Reading Note:
The Cazalets
22 March 2018

I am not going to attempt to do justice to The Cazalet Chronicles, the five novels of family history that Elizabeth Jane Howard spun from her own, hewing close to the facts where she and her parents, her grandparents and their sprawling, shabby Sussex country house were concerned, but ranging into fiction when filling out the other branches. The novels trace the Cazalets’ story from 1937 to 1947, and then take it up again, in a final, originally unplanned novel, from the summer of 1956 to Christmas 1958; the novels appeared between 1990 and 2013. The cast is quite large, but there are several principal roles, most notably a trio of cousins, all on the brink of adolescence at the beginning and all mothers by the end. Louise Cazalet, the oldest of these girls, is the one based on Howard herself, but she in no way dominates the narrative — not least because Howard assigned her own vocation as a writer to the slightly younger Clarissa Cazalet. The third girl, Polly, is something of a dream; neither as glamorous as Louise nor as clever as Clary, Polly radiates a calm, fastidious beauty that owes as much to her grounded character as to her pretty face.

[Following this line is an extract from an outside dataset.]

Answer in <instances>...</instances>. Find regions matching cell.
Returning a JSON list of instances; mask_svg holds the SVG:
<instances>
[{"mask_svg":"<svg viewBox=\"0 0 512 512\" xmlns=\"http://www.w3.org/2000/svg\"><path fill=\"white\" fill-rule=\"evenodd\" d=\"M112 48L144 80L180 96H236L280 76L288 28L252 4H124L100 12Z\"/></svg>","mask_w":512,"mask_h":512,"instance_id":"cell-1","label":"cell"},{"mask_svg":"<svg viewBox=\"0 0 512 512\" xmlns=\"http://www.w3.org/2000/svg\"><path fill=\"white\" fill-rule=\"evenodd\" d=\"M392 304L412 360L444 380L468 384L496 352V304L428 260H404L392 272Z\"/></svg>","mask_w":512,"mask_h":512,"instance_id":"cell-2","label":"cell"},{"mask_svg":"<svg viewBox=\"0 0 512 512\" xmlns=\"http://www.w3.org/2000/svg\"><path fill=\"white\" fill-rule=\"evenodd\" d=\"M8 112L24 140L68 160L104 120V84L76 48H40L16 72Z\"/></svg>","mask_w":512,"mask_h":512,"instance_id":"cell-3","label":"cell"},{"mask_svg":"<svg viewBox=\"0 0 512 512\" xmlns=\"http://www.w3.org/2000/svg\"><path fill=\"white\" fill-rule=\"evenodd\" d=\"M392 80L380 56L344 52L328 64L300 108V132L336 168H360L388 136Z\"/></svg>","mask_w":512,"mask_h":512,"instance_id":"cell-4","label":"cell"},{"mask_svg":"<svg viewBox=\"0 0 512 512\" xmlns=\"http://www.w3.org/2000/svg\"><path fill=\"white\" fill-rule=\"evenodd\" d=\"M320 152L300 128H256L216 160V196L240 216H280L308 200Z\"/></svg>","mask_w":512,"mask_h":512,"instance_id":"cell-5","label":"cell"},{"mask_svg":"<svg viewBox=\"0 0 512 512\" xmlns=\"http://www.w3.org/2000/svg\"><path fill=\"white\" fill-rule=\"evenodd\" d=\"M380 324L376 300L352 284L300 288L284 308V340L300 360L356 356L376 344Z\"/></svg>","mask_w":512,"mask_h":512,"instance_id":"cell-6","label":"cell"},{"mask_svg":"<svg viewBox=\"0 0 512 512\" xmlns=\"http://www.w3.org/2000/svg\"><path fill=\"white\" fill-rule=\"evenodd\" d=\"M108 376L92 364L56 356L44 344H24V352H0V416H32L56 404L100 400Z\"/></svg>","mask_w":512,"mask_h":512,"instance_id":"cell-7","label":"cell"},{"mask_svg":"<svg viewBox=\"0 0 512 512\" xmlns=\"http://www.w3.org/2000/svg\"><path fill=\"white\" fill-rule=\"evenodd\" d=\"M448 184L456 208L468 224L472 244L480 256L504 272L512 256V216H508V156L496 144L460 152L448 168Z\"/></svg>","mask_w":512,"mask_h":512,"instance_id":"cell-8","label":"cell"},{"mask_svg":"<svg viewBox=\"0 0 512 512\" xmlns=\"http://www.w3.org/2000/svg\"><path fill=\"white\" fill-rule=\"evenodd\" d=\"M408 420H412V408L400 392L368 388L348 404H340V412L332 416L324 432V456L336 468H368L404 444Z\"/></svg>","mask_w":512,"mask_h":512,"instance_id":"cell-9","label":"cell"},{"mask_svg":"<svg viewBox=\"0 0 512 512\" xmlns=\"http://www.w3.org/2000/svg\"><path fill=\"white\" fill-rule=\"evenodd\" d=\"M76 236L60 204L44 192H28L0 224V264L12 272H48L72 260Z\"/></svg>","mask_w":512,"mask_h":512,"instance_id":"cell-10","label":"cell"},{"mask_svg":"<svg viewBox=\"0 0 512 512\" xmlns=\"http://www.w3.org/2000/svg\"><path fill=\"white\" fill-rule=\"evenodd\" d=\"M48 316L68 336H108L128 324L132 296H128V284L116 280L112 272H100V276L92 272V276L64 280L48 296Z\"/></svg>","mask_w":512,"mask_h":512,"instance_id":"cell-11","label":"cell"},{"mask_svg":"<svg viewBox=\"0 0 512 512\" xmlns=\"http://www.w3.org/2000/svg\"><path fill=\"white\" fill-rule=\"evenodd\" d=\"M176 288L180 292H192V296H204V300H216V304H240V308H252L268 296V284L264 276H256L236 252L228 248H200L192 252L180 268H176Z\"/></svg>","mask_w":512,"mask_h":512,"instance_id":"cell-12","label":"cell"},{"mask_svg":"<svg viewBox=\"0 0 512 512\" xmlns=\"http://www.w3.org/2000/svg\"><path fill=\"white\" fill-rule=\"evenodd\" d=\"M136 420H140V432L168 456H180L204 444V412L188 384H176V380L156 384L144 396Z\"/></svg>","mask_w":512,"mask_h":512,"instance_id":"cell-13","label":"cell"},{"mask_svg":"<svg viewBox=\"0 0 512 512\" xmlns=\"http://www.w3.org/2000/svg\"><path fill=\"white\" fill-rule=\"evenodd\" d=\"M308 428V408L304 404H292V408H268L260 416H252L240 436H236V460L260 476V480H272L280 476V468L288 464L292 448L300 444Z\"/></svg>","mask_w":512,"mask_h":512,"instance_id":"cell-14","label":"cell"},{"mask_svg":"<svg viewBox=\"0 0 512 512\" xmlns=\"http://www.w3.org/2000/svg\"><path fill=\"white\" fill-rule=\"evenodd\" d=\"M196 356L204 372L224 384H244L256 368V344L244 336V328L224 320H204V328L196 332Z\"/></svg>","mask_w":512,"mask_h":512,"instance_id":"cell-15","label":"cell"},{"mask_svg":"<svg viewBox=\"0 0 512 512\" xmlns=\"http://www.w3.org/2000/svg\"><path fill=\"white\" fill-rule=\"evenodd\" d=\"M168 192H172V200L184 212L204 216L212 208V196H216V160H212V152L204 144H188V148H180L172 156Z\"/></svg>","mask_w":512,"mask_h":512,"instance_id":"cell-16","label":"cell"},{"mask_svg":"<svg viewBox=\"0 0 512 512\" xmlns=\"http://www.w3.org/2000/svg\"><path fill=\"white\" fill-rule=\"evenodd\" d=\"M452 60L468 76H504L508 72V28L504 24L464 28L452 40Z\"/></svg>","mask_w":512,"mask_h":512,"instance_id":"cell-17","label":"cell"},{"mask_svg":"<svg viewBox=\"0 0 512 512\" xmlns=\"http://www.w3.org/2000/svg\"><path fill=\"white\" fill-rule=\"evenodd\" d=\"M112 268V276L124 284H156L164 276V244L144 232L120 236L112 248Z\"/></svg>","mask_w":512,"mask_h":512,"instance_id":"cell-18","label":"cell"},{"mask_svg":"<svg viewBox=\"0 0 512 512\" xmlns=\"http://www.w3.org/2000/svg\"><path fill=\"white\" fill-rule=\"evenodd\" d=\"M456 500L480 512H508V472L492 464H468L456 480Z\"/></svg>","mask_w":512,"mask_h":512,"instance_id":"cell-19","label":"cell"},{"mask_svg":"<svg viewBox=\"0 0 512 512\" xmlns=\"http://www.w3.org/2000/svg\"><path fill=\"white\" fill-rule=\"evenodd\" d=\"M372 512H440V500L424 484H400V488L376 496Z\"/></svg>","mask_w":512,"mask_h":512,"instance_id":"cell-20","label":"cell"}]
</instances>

By the time I got to the third volume, I had pulled A Dangerous Innocence — the subtitle of Artemis Cooper’s biography of Howard — down from the shelf, only to be disappointed that Cooper doesn’t make more of the real-life family background. Did, for example, the Howards’ timber company wind up in bankruptcy, as the Cazalets’ does? Was Jane’s uncle, Geoff, as hostile to her father, David, after the latter divorced his wife and married his mistress, as the novels’ Hugh is to Edward? (For this hostility is the germ of the bankruptcy — the brothers stop communicating effectively.) And what did Home Place, the Sussex haven, look like? Howard simply appropriated the name for her books, and presumably the layout along with it. Since most of the family spend the war at Home Place, it would be nice to have pictures. 

Sorry to be so lame. To do justice to these books, one would have to be able to argue compellingly that the rich domestic detail, from designer clothes to children’s bathtimes, is as significant as the are growth of character, the disappointments of intimacy, and other elements that are characteristic of the standard (man’s) novel. One would have to assess Howard’s ability to measure the balance of group activity against lonely reflection, the tensions of youthful alliance, and the weight of the burden of secrecy. I sense the significance and the measure, but sometimes wonder if I want it to be greater than it is. There is also the considerable impact of social change over time: it is because the parents grew up in a very different world that they are so often unable to guide or understand their children. They have a habit of falling back on Victorian complacencies in the prospect of confusion. Once one began an appraisal, the writing would go on for yards and yards. At the moment, all I want to do is to record having read The Cazalet Chronicles with complete engagement and the greatest pleasure.